— PROBLEM TO WORK ON —
Which lines in the listing below contain the string "dirt"? List each of those lines in full.

— EXERCISE MATERIAL —

[Start]

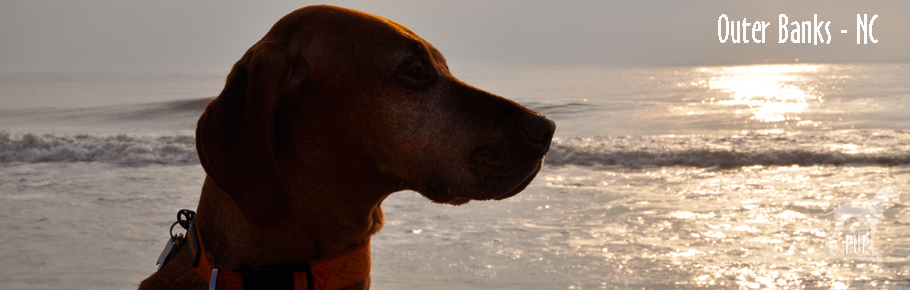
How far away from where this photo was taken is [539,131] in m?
2.01

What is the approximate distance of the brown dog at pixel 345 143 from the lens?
194cm

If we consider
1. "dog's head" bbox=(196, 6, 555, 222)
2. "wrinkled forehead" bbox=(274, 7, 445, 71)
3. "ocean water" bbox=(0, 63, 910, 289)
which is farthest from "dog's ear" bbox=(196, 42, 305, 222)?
"ocean water" bbox=(0, 63, 910, 289)

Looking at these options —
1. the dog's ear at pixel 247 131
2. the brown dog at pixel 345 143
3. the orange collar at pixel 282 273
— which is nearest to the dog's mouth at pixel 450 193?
the brown dog at pixel 345 143

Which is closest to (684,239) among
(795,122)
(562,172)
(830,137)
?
(562,172)

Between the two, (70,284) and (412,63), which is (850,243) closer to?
(412,63)

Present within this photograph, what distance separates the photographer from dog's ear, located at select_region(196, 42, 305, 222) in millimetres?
1835

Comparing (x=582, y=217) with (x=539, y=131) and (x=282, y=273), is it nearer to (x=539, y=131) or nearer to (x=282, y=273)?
(x=539, y=131)

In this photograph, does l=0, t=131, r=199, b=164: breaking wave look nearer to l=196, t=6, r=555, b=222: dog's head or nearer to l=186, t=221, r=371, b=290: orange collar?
l=186, t=221, r=371, b=290: orange collar

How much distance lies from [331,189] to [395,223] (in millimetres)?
4507

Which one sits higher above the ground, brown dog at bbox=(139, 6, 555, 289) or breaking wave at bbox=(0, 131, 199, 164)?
brown dog at bbox=(139, 6, 555, 289)

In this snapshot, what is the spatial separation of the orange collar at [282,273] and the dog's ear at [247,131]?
0.21 metres

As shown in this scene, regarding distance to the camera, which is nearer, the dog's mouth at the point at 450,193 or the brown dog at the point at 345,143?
the brown dog at the point at 345,143

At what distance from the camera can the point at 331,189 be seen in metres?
2.03

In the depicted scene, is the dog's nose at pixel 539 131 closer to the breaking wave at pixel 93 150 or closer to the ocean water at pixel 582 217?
the ocean water at pixel 582 217
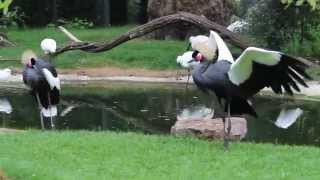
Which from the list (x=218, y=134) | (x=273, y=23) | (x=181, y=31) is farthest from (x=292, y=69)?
(x=181, y=31)

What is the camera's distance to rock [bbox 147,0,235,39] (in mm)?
20938

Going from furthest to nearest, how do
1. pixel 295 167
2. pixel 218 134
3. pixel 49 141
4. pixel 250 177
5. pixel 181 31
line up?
pixel 181 31 → pixel 218 134 → pixel 49 141 → pixel 295 167 → pixel 250 177

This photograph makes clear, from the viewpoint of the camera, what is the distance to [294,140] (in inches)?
395

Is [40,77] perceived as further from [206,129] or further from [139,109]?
[139,109]

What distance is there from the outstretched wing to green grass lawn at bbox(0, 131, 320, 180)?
704 millimetres

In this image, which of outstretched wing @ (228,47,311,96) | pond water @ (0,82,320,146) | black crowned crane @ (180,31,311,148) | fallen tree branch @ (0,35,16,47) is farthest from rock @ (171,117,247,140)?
fallen tree branch @ (0,35,16,47)

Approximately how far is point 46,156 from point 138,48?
12.4 meters

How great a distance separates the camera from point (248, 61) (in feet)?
23.7

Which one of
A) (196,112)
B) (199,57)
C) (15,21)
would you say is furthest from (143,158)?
(15,21)

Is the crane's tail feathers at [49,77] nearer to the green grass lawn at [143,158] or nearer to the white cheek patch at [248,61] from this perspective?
the green grass lawn at [143,158]

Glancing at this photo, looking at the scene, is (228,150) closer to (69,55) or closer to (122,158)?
(122,158)

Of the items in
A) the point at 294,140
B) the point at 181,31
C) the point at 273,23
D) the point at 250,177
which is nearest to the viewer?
the point at 250,177

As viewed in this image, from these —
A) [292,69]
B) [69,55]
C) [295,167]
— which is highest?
[292,69]

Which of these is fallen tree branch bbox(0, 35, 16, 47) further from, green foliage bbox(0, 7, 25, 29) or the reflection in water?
the reflection in water
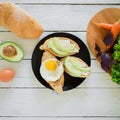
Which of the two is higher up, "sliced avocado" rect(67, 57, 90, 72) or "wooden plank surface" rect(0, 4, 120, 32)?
"wooden plank surface" rect(0, 4, 120, 32)

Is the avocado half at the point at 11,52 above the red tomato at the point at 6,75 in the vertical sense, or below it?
above

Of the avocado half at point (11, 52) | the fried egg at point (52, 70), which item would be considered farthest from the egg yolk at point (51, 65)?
the avocado half at point (11, 52)

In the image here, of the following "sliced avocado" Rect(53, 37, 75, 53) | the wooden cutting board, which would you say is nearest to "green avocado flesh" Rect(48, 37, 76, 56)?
"sliced avocado" Rect(53, 37, 75, 53)

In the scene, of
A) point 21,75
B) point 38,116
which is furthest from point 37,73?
point 38,116

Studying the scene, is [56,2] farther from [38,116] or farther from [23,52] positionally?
[38,116]

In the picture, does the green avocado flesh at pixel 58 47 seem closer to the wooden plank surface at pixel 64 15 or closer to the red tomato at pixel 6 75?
the wooden plank surface at pixel 64 15

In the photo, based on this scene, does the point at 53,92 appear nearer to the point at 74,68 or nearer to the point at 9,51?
the point at 74,68

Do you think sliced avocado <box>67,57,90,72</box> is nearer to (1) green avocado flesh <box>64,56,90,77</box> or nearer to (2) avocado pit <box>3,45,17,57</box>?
(1) green avocado flesh <box>64,56,90,77</box>
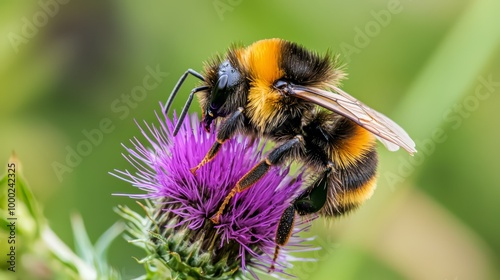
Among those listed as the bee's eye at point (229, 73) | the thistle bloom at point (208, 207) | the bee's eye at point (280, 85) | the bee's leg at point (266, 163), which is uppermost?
the bee's eye at point (280, 85)

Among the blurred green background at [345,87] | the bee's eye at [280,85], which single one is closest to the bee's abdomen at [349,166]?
the bee's eye at [280,85]

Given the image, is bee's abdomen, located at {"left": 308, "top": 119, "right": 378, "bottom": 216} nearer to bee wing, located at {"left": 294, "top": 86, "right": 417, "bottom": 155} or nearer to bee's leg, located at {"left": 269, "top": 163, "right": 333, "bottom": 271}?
bee's leg, located at {"left": 269, "top": 163, "right": 333, "bottom": 271}

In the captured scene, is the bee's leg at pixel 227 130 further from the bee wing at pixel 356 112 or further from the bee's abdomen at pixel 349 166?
the bee's abdomen at pixel 349 166

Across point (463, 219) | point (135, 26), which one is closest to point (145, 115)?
point (135, 26)

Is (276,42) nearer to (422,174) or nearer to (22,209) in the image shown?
(22,209)

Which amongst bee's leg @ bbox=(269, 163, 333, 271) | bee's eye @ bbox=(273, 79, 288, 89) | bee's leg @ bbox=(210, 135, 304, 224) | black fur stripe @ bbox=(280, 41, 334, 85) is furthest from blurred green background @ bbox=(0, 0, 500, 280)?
bee's eye @ bbox=(273, 79, 288, 89)

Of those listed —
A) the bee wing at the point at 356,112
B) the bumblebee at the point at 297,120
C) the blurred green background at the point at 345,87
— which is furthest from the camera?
the blurred green background at the point at 345,87
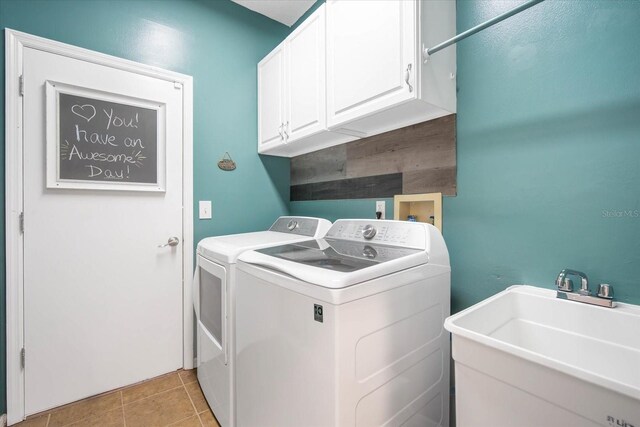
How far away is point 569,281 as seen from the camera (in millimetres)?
1018

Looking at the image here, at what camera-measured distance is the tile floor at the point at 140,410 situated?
1503 millimetres

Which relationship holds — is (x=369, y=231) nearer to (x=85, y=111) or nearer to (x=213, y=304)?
(x=213, y=304)

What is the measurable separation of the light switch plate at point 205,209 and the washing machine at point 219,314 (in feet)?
1.38

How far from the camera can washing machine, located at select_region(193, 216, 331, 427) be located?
137 cm

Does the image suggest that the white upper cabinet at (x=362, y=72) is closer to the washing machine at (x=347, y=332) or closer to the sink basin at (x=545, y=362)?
the washing machine at (x=347, y=332)

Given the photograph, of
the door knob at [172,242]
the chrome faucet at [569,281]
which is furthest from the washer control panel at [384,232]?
the door knob at [172,242]

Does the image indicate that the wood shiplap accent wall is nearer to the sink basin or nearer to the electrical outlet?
the electrical outlet

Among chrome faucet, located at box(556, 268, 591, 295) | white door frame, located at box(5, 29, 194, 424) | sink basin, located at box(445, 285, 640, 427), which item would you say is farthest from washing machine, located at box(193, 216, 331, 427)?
chrome faucet, located at box(556, 268, 591, 295)

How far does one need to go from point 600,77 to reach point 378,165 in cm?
104

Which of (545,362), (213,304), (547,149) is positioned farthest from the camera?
(213,304)

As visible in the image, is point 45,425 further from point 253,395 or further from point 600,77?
point 600,77

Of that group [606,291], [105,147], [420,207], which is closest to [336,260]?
[420,207]

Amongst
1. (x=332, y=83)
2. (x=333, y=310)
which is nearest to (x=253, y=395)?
(x=333, y=310)

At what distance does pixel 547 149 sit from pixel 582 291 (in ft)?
1.82
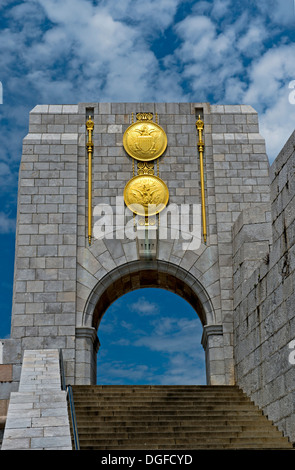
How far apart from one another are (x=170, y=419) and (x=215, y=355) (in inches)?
165

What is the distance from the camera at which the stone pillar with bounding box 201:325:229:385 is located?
45.9ft

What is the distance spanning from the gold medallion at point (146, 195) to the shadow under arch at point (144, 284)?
1.19 m

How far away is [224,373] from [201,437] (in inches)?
184

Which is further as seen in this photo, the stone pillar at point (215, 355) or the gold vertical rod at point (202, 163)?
the gold vertical rod at point (202, 163)

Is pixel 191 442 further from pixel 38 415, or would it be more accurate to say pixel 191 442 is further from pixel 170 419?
pixel 38 415

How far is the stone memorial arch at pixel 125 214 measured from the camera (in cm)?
1432

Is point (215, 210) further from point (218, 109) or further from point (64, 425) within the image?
point (64, 425)

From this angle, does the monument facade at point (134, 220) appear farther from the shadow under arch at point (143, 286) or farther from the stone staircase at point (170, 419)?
the stone staircase at point (170, 419)

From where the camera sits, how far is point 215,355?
1419cm

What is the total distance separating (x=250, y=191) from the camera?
15.4 m

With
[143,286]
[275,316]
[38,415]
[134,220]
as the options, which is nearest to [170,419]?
[275,316]

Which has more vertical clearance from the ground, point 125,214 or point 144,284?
point 125,214

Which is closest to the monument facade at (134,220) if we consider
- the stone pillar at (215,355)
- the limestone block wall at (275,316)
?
the stone pillar at (215,355)

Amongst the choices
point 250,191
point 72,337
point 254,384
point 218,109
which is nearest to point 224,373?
point 254,384
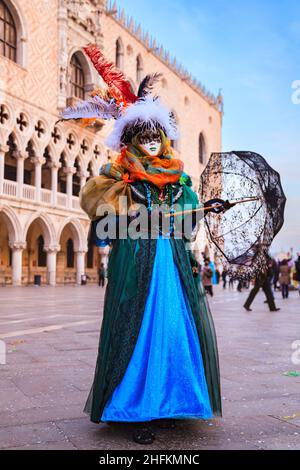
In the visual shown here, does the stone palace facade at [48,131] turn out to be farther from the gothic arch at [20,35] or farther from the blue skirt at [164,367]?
the blue skirt at [164,367]

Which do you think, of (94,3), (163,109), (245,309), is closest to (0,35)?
(94,3)

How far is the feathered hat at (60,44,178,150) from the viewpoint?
253cm

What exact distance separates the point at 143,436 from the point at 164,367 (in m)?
0.29

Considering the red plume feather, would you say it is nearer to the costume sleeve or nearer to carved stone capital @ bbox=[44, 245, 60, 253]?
the costume sleeve

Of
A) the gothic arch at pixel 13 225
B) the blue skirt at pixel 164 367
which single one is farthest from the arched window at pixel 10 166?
the blue skirt at pixel 164 367

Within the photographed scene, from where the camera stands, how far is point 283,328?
21.8 feet

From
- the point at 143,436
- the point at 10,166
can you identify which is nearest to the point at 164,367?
the point at 143,436

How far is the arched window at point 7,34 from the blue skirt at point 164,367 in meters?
20.0

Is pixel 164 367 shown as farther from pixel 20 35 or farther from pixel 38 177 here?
pixel 20 35

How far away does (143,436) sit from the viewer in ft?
6.99

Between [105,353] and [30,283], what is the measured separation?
72.1 feet

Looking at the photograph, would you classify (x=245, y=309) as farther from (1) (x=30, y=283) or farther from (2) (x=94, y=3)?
(2) (x=94, y=3)

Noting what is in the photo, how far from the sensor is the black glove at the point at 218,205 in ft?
8.26

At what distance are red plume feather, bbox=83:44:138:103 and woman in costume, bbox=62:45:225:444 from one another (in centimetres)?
4
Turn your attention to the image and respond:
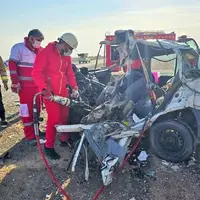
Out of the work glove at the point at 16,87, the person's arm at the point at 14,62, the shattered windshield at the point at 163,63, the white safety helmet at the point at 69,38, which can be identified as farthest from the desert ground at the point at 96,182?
the white safety helmet at the point at 69,38

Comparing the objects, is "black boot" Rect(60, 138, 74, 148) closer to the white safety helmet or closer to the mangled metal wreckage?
the mangled metal wreckage

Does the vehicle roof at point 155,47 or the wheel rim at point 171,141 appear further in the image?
the vehicle roof at point 155,47

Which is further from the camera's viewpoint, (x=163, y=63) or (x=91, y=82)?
(x=91, y=82)

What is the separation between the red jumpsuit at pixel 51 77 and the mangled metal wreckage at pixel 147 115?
0.18 metres

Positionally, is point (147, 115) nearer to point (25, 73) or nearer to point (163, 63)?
point (163, 63)

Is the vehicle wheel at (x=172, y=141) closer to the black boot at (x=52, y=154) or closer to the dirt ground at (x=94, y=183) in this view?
the dirt ground at (x=94, y=183)

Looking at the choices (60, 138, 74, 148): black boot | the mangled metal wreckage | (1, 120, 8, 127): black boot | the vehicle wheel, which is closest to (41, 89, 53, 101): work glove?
the mangled metal wreckage

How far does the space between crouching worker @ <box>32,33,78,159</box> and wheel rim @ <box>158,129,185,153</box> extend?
5.23ft

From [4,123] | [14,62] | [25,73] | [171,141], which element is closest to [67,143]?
[25,73]

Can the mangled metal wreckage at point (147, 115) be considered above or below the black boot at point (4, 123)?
above

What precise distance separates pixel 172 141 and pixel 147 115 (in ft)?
1.88

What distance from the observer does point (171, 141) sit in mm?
4176

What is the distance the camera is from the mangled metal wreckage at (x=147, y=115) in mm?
4012

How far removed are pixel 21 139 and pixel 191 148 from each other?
122 inches
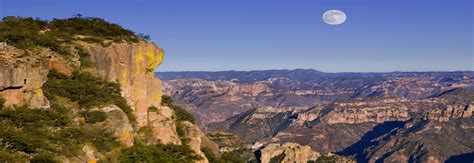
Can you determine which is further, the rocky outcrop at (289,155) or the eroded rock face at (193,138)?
the rocky outcrop at (289,155)

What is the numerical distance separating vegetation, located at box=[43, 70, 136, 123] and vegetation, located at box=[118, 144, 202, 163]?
395 centimetres

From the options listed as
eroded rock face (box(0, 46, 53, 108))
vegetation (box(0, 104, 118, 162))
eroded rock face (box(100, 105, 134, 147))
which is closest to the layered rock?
eroded rock face (box(100, 105, 134, 147))

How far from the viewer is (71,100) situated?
150 ft

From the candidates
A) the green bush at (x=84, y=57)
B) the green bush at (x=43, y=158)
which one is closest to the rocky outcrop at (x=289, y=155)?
the green bush at (x=84, y=57)

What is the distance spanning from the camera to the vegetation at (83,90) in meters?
45.0

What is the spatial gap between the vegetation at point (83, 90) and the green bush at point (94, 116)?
1187 mm

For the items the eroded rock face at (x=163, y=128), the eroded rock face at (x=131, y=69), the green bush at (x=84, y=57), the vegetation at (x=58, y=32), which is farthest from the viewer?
the eroded rock face at (x=163, y=128)

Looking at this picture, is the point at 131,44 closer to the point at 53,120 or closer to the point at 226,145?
the point at 53,120

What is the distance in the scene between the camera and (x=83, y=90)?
45781 millimetres

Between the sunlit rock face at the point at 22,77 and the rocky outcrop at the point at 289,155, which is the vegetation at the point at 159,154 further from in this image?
the rocky outcrop at the point at 289,155

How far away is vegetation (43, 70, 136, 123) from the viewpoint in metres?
45.0

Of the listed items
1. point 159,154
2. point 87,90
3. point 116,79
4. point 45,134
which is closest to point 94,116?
point 87,90

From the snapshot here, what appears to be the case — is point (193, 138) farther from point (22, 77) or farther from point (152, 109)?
point (22, 77)

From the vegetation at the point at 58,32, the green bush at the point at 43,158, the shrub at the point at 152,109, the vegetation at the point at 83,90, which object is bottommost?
the green bush at the point at 43,158
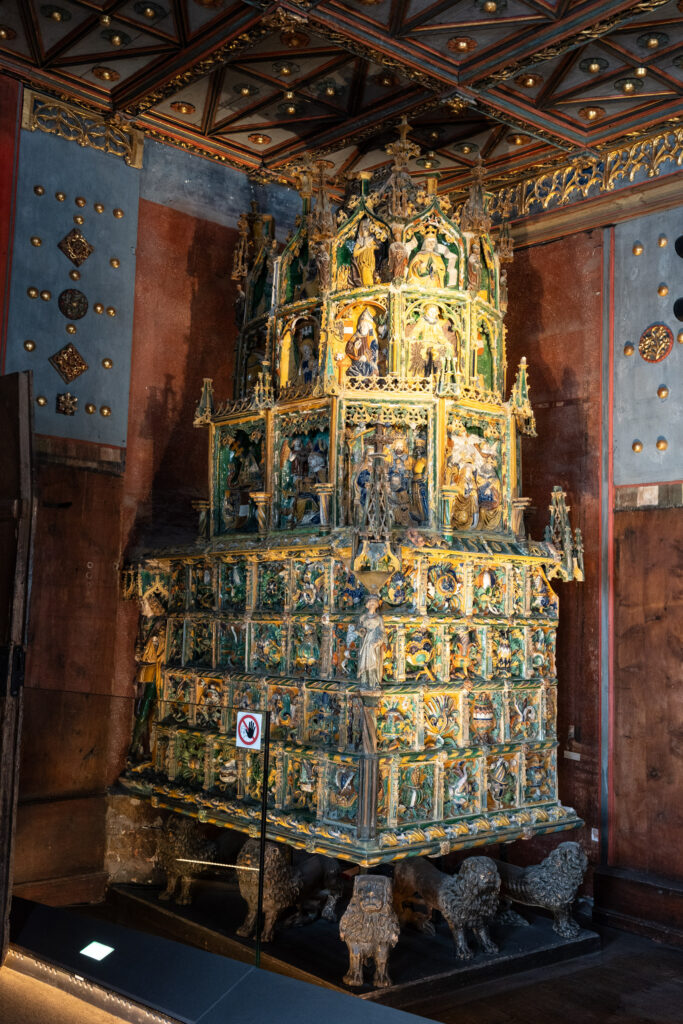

[End]

— TASK SOLUTION —
Is the vehicle wheel at (x=172, y=141) closer to the black boot at (x=52, y=154) or closer to the dirt ground at (x=94, y=183) in this view?
the dirt ground at (x=94, y=183)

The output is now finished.